During the flea market season days normally
begin early, and that’s 5 am early! Maybe
that’s not so early for many people but believe me when I tell you, I’m so not
a morning person....
With the window shutters closed and my bedroom in total darkness I’m blissfully unaware of anything, as is the loudly-snoring cat weighing down my legs under the duvet. Therefore it's up to one of many vintage alarm clocks to wake me for the day’s hunting adventure - luckily they're all reliable old friends.
The cat that weighs down my bed - heavy but adorable! |
Now, it's important that you understand the cigarette lighter in my car doesn’t work, which
doesn’t matter to me much because I gave up smoking years ago...... But
hang-on, the sat-nav won’t re-charge without it!
So, despite vowing to repair it every cold, dark morning it's needed and unavailable, some how it later manages to
slip my mind until once again I’m reading hastily scrawled directions from the
back of an old shopping receipt. Not to worry though, so far I’ve always
managed to find my way to the fairs and markets, even if I do end up arriving somewhat later than planned.

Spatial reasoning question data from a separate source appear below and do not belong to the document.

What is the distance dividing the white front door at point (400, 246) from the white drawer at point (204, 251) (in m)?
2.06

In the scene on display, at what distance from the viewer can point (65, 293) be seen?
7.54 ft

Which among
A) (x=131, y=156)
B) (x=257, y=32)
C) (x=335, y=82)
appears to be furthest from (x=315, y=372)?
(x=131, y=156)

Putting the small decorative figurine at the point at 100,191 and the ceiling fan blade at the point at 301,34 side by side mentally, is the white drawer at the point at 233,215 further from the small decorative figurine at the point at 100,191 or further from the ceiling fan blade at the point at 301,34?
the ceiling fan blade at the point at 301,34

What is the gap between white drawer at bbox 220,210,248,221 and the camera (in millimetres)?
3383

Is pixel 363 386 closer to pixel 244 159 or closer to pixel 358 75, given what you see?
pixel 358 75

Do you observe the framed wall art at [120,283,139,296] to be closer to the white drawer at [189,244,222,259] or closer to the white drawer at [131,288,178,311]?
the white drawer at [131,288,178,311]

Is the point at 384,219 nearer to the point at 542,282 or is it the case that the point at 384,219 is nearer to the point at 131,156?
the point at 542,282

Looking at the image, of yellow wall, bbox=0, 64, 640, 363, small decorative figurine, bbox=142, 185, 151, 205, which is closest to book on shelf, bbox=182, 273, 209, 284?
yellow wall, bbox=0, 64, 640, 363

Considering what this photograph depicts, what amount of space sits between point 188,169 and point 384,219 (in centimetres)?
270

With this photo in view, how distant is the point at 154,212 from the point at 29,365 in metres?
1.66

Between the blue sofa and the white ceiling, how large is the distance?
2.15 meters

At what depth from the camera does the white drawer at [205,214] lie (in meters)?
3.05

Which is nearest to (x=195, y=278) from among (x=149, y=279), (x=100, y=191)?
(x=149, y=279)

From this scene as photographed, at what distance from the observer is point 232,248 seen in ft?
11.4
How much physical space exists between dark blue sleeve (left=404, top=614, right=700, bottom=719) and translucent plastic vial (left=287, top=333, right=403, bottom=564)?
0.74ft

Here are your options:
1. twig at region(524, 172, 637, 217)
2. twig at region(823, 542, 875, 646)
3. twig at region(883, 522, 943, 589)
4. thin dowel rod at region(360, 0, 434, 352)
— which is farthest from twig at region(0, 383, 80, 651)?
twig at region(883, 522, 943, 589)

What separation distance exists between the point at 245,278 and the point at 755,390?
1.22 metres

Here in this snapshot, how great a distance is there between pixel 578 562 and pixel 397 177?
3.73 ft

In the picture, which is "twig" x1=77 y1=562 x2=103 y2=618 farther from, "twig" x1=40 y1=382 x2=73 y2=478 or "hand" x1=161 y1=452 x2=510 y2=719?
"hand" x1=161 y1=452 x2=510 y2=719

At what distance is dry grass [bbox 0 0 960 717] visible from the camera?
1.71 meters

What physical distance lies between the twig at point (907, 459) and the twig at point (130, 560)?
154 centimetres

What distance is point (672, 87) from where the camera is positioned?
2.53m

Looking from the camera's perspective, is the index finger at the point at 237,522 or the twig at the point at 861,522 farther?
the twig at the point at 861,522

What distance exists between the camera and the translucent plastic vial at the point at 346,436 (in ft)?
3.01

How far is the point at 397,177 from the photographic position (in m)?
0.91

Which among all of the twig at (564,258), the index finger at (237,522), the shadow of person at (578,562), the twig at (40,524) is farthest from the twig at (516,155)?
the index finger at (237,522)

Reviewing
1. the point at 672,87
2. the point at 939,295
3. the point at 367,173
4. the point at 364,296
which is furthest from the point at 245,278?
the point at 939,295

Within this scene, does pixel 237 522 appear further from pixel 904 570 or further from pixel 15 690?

A bad photo of an event I visited last summer. |
Upon finding a place to park, the panic tends to set in,
especially as I notice people walking by with baroque-style antique mirrors,
oil paintings of anonymous but important-looking figures, or maybe some other,
unidentified object tucked proudly under their arms. With plastic
supermarkets bags bulging in my pockets and keen Euros in my wallet, I walk
hastily toward the stalls resisting the temptation to break into a sprint.
It looks like a good one today - the excitement is building; what treasure
am I about to discover?!
One of my good finds, although there is a catch - I'll explain in another post. |
You mustn’t be fooled by these markets or fairs, even the ones in deepest rural France – the locale might be picturesque but the
competition can be fierce and the bartering ruthless. Whether the
event is held in a summer field, a winter's day car park, or in the quaint streets of
a normally sleepy village, you're normally going to meet the same hardcore
collectors and dealers unless you venture further afield.
After a while you
tend to recognise most of them although I’ve not struck up any meaning
relationships as of yet. That being said I occasionally receive a nod of
recognition or even the odd, ‘Bonjour’. You
just never know, my future wife might be somewhere in among the crowd of
shoppers.............
The hunt for me is mostly methodical, as that’s just the type of
person I am. I normally begin at what I consider to be the beginning of
the stalls and start scanning each one furtively before moving onto the
next. You see, I believe the key is to first carry out a brief
reconnaissance (mentally noting any items of interest worthy for later
examination), while of course immediately purchasing any obvious treasures that
you can’t bear losing to the nosy so-and-so who's been looking
over your shoulder, greedily eyeing up that Napoleonic-era pediment.
There have been countless times when uncertain as to whether to take the plunge
with an item, I’ve put it back on the table to have a think only to have it
rudely snapped up by some dealer lurking ‘in the wings’.
But anyway, so where was I – Oh yes, so after the initial recon
exercise is over and my must-have items are gratifyingly filling my plastic
bags, I deposit them back at the car and return ready for action once again,
only this time more prepared as I have a mental list of possible purchases
thanks to the earlier recce.
Also, having already grabbed some exciting items I
can now take my time perusing the stalls from the beginning, but this time
without so much of a panic. At this time all is normally good in the
world, everything being more enjoyable and a distinct feeling of calm comes
over me. Okay, so maybe later I’ll get home to discover the boo-boos I’ve made,
but at this point I’m blissfully ignorant to the coffee jug missing its filter, the missing piece from an antique chess set hastily purchased so the man
wearing those silly 3/4 length shorts didn’t get it before me.
But - all good hunts have to come to an end so when it’s time for home, my legs normally feel heavy from the hours of walking back and forth while my
stomach grumbles because I was too stingy to buy myself a cheese baguette. If
the hunt’s gone well I'll drive home singing along to tunes belted out by my MP3
while feeling rather too smug, and if it wasn’t I’ll go home cursing the fact
I’ve burned up a tank of fuel only to be soaked in rain.